In 2003 activists calling themselves 'Autonomous Community Spaces' entered 'Disco Disco' in Dublin's Parnell Square to turn the space in a social centre. They were violently evicted 24 hours later.[60] From 2003 to 2004 the Magpie Squat was a residential space which housed activists in Dublin's Upper Leeson Street.[61] It is also where the first meeting was held for the opening of what would become Dublin's first autonomous social centre Seomra Spraoi.

Activists from Occupy Cork squatted a National Asset Management Agency (NAMA) building in Cork in 2010, with the intention of using it as a community resource centre. It was vacated shortly after the occupation.[62] With squatting becoming more public in the 2010s, Dublin hosted the 2014 'International Squatter Convergence', previously held in cities such as Dijon, Berlin and Brighton. Squatting also became popularised by the successful neighbourhood resistance to an attempted eviction of a large community used squatted space in Grangegorman in Dublin city in 2015.[63] The news of the eviction attempt and eventual successful resistance spread across social media[64] and international news.[65] The squatted complex enjoyed widespread support in the area and was also publicly supported by the city's Lord Mayor, Christy Burke[66] and by Irish Times journalist Una Mullally.[67] The building which once housed Neary's Hotel on Parnell St in Dublin's north inner city, was occupied in 2015 and renamed The Barricade Inn by squatters.[68] [69]

Italy

Rome gets barricade. Squatting symbol appearing as graffiti in Rome

In Italy, despite the lack of official data, it appears that about 50,000 buildings all over the country are unused or abandoned and thus subject to squatting.[70] Squatting has no legal basis, but there are many squats used as social centres. The first occupations of abandoned buildings began in 1968 with the left-wing movements Lotta Continua and Potere Operaio. Out of the breakup of these two movements was born Autonomia Operaia, which was composed of a Marxist–Leninist and Maoist wing and also an anarchist and more libertarian one. These squats had Marxist-Leninist (but also Stalinist and Maoist) ideals and came from the left wing of Autonomia. The militants of the Italian armed struggle (the New Red Brigades) were connected to these squats.[71] There are many left-wing self-organised occupied projects across Italy such as Cascina Torchiera and Centro Sociale Leoncavallo in Milan and Forte Prenestino in Rome.

- [Input rows]

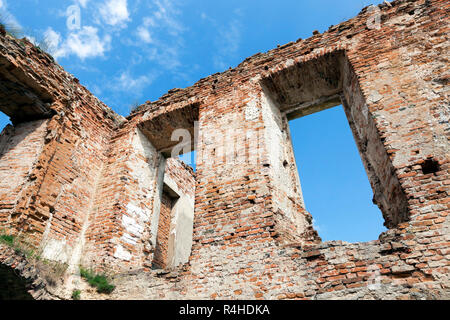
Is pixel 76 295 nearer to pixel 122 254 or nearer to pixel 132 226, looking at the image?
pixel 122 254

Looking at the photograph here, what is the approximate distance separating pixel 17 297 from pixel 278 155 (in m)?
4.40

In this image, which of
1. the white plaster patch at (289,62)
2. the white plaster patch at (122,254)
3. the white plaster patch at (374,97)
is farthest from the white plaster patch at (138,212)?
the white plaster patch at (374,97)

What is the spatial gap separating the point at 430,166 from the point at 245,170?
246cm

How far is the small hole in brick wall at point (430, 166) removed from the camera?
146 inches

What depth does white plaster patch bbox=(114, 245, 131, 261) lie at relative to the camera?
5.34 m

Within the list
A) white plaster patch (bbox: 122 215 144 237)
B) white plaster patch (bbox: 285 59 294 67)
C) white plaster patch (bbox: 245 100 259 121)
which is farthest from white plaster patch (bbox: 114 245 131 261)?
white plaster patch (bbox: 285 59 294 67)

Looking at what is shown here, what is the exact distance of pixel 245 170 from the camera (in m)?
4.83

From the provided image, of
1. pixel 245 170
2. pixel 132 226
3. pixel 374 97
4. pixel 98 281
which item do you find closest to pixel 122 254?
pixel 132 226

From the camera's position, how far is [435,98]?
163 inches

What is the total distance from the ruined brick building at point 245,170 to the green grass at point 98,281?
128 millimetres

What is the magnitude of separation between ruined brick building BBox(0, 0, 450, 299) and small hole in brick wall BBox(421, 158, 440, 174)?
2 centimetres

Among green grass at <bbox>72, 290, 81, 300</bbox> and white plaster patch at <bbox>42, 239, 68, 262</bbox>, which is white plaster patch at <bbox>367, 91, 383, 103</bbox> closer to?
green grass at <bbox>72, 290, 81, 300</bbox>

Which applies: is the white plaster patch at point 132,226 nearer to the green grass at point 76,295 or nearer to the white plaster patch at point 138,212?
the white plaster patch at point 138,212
--
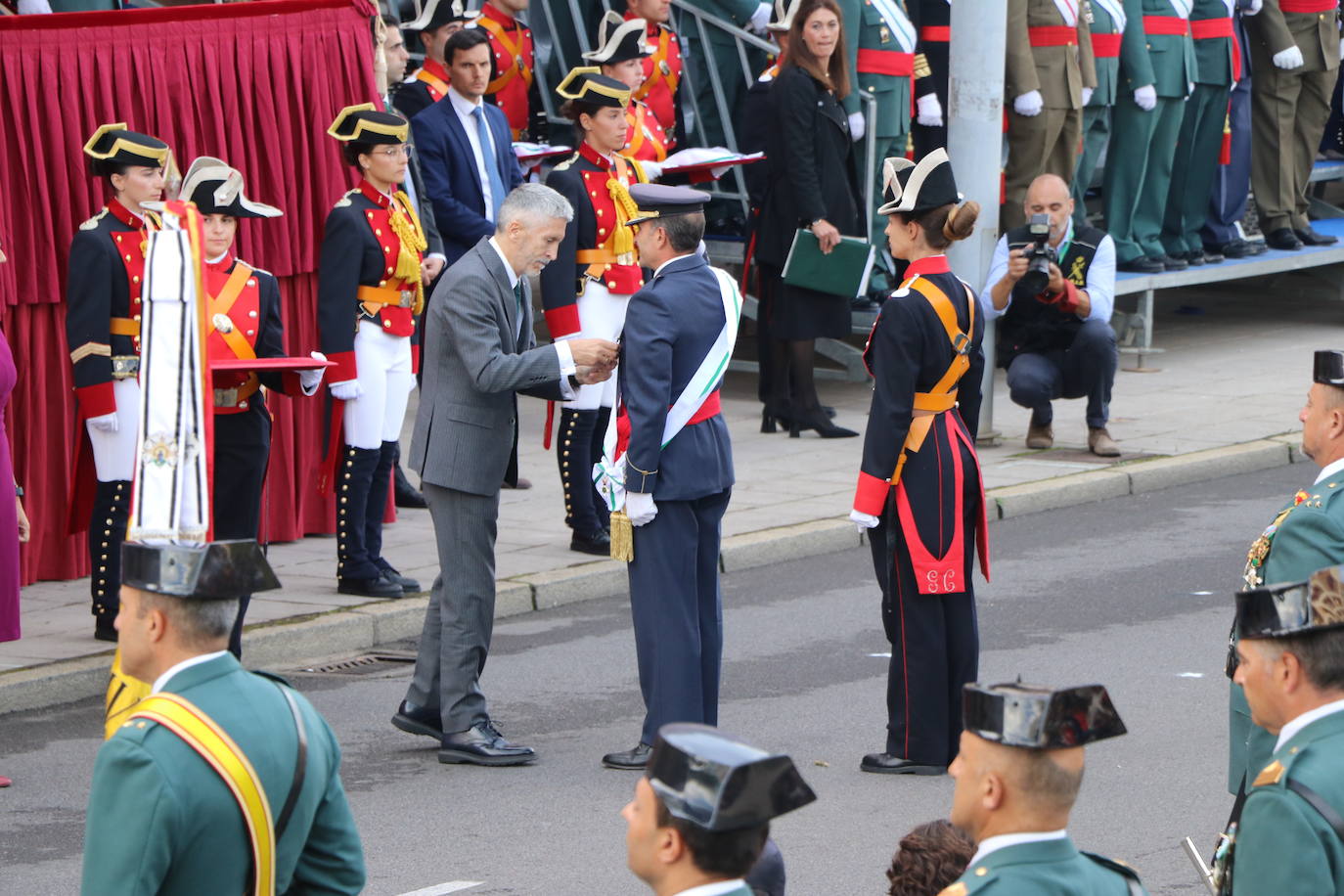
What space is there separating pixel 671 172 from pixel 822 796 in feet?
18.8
...
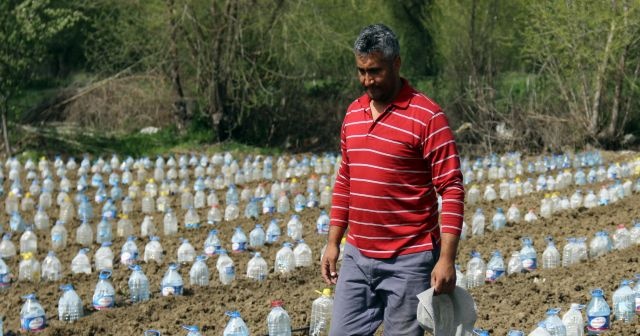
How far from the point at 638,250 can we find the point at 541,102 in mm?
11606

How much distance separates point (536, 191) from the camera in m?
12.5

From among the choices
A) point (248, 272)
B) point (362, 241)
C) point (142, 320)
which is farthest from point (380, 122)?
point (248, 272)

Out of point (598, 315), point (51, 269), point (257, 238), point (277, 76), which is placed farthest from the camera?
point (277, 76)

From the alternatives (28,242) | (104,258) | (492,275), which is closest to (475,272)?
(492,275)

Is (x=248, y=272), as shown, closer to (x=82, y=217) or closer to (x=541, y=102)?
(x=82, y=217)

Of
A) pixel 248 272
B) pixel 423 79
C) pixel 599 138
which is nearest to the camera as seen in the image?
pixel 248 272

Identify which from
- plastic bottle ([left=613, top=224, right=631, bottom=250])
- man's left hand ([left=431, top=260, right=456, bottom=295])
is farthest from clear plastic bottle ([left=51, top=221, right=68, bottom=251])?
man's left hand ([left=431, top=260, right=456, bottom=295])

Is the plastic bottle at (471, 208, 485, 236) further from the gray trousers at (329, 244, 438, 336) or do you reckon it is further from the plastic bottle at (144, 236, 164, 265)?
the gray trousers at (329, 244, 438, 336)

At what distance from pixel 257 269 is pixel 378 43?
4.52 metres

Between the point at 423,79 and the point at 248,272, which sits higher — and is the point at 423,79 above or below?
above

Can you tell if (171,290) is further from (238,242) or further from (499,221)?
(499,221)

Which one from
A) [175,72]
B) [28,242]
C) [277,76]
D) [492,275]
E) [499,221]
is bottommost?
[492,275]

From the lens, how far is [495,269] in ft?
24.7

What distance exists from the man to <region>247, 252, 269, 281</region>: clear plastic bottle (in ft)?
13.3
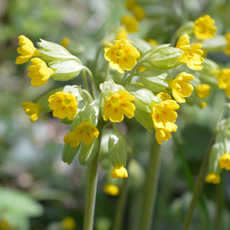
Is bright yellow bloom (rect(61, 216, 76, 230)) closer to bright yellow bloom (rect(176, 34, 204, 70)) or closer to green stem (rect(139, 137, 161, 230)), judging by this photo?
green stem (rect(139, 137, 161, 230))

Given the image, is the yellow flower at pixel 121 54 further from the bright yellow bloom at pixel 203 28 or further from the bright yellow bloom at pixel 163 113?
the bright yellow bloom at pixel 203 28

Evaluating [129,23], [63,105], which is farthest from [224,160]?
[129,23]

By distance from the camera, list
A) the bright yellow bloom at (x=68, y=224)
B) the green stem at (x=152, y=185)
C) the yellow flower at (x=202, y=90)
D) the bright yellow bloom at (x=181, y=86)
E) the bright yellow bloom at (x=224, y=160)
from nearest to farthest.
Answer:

- [Written problem 1] Count the lines of the records that contain the string "ruined", treating case as significant, and give only the number.
- [Written problem 2] Continue the passage on squatting in Ireland and Italy from its final sentence.
The passage on squatting in Ireland and Italy has no connection to the records.

- [Output 1] 2

- [Output 2]
This situation has so far received the approval of Italian courts, which have been reluctant to defend the owners’ good reasons. In contrast with the dominant jurisprudence, new case-law (from the Rome Tribunal and the Supreme Court of Cassation) instructs the government to pay damages in case of squatting if the institutions have failed to prevent it.[72]

Netherlands

Ubica, a former squat in Utrecht
Squatting ban sign

The Dutch use the term krakers to refer to people who squat houses with the aim of living in them (as opposed to people who break into buildings for the purpose of vandalism or theft).[5] Notable squats around the country include ACU and Moira in Utrecht, the Poortgebouw in Rotterdam, OCCII, OT301 and Vrankrijk in Amsterdam, the Grote Broek in Nijmegen, Vrijplaats Koppenhinksteeg in Leiden, De Vloek in the Hague and the Landbouwbelang in Maastricht.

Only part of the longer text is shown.